---------- GIVEN INFORMATION

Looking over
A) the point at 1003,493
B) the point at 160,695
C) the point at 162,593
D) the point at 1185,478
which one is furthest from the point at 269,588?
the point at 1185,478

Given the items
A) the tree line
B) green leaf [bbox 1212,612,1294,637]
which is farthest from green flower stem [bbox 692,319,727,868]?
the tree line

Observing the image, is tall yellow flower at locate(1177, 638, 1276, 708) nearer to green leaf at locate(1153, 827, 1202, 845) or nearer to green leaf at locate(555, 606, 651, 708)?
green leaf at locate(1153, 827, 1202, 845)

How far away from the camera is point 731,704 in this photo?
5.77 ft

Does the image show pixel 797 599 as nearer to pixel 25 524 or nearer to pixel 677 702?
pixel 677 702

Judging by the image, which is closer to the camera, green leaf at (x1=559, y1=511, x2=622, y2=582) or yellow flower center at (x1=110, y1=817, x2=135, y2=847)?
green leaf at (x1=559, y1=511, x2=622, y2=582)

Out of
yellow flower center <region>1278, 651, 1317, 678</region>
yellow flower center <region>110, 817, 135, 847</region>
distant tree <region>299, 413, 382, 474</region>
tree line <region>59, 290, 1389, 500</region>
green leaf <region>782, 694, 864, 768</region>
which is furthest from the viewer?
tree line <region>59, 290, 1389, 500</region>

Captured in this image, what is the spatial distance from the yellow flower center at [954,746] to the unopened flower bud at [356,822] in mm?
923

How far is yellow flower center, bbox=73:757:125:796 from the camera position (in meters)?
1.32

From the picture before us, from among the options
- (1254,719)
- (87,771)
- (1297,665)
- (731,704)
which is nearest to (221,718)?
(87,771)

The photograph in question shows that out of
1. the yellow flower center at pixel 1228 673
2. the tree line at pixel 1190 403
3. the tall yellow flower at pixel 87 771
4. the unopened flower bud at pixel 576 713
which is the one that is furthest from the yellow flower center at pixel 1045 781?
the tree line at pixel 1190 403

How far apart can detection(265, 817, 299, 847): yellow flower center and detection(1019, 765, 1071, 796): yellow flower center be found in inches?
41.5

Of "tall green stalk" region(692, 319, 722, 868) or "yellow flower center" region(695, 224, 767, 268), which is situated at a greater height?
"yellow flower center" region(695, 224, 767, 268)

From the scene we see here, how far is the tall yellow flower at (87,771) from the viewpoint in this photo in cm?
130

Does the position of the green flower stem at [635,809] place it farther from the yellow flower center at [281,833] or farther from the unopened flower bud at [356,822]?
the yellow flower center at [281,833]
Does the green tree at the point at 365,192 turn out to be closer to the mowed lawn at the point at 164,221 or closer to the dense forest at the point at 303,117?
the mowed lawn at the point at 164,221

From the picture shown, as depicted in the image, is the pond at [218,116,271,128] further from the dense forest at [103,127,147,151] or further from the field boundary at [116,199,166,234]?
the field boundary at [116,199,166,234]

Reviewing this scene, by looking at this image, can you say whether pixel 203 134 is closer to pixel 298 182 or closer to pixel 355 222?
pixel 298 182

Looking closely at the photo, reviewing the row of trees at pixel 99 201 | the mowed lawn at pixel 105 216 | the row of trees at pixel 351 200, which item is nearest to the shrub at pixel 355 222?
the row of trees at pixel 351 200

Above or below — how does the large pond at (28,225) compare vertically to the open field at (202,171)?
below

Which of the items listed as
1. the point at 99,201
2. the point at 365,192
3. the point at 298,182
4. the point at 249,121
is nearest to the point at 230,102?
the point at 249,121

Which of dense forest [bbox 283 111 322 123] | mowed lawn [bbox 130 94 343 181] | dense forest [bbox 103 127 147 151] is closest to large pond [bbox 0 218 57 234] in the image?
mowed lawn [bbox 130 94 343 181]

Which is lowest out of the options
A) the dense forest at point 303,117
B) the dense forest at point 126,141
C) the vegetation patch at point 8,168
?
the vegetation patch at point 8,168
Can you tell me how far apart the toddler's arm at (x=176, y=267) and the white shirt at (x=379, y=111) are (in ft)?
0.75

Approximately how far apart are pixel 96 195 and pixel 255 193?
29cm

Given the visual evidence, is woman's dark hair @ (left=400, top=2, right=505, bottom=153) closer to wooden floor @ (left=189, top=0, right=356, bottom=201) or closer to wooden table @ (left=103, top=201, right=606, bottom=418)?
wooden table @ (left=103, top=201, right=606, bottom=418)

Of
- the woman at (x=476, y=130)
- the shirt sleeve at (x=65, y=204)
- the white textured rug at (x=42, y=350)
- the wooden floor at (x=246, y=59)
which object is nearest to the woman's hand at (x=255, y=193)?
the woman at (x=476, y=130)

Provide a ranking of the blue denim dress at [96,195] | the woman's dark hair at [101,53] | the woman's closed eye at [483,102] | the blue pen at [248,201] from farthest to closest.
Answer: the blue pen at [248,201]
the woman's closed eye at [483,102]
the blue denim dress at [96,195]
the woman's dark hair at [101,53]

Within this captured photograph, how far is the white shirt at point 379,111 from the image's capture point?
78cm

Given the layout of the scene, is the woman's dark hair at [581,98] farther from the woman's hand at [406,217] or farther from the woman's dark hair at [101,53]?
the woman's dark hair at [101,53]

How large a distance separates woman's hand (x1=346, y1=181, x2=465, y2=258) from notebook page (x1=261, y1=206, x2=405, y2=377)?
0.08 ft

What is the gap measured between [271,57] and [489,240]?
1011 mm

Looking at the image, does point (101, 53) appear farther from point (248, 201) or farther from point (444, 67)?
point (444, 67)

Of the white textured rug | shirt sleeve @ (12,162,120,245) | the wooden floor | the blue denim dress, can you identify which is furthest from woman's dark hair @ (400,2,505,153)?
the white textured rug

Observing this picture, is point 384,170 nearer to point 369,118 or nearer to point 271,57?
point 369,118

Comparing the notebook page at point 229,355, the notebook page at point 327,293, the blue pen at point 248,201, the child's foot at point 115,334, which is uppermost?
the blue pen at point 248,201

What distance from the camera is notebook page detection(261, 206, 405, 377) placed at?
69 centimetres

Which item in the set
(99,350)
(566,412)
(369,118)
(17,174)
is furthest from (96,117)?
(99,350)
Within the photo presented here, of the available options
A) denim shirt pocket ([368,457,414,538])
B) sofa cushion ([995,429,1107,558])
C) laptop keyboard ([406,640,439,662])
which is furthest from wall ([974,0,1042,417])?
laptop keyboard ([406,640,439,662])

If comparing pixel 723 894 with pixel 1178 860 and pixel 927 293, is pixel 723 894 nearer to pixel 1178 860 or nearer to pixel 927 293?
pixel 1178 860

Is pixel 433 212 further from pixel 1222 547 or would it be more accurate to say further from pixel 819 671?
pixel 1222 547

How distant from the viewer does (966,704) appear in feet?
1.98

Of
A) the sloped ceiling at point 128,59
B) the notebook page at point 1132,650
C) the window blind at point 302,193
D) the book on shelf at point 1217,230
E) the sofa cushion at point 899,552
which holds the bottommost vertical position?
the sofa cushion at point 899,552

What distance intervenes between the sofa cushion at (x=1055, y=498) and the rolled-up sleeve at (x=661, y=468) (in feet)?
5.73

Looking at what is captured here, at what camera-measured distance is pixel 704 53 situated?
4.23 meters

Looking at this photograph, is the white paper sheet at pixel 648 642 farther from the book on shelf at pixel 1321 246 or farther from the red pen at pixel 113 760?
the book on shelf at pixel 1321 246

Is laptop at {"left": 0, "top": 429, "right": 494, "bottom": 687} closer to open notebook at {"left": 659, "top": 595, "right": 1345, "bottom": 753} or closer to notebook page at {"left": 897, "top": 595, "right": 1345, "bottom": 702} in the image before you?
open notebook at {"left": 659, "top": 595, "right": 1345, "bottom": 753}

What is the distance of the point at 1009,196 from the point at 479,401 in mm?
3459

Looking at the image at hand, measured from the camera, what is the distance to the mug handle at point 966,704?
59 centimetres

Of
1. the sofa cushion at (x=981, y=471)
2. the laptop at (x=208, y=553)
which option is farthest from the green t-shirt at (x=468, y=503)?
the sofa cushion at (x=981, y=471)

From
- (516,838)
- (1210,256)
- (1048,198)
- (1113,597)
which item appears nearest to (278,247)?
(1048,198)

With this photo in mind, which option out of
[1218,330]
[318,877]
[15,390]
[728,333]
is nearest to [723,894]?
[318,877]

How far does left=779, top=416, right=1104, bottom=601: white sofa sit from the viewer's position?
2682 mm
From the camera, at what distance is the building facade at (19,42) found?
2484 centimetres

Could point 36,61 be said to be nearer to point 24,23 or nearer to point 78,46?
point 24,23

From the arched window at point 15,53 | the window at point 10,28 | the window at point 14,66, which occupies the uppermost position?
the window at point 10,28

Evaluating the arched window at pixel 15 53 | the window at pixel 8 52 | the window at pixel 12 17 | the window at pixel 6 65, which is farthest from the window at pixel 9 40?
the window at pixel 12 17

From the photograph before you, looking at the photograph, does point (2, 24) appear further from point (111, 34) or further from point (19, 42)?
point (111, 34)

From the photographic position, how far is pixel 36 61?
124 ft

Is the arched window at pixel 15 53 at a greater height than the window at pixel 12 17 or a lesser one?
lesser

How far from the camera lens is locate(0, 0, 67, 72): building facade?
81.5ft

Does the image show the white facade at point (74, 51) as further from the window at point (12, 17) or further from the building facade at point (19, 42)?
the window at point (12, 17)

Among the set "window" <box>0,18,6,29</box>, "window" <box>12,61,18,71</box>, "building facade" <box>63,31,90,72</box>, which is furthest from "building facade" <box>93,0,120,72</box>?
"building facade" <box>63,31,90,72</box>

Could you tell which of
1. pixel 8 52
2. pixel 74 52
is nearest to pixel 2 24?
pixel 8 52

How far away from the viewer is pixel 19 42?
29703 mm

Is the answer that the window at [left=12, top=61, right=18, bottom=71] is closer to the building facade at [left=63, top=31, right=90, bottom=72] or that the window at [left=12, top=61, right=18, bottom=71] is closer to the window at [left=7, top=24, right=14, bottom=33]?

--------------------

* [STATED EXERCISE]
Reproduce the part of the records that opens with the line containing "Could you tell which of" and runs through the end of the records, shifting every coordinate and distance value in the answers upward by 30 and leaving all other text unchanged.

* [WRITTEN SOLUTION]
Could you tell which of
1. pixel 8 52
2. pixel 74 52
is nearest to pixel 2 24?
pixel 38 82

How far away from the viewer is pixel 19 42?
29733 mm

Is the answer that the window at [left=12, top=61, right=18, bottom=71] is closer to the building facade at [left=63, top=31, right=90, bottom=72] or that the window at [left=12, top=61, right=18, bottom=71] is closer to the window at [left=7, top=24, right=14, bottom=33]?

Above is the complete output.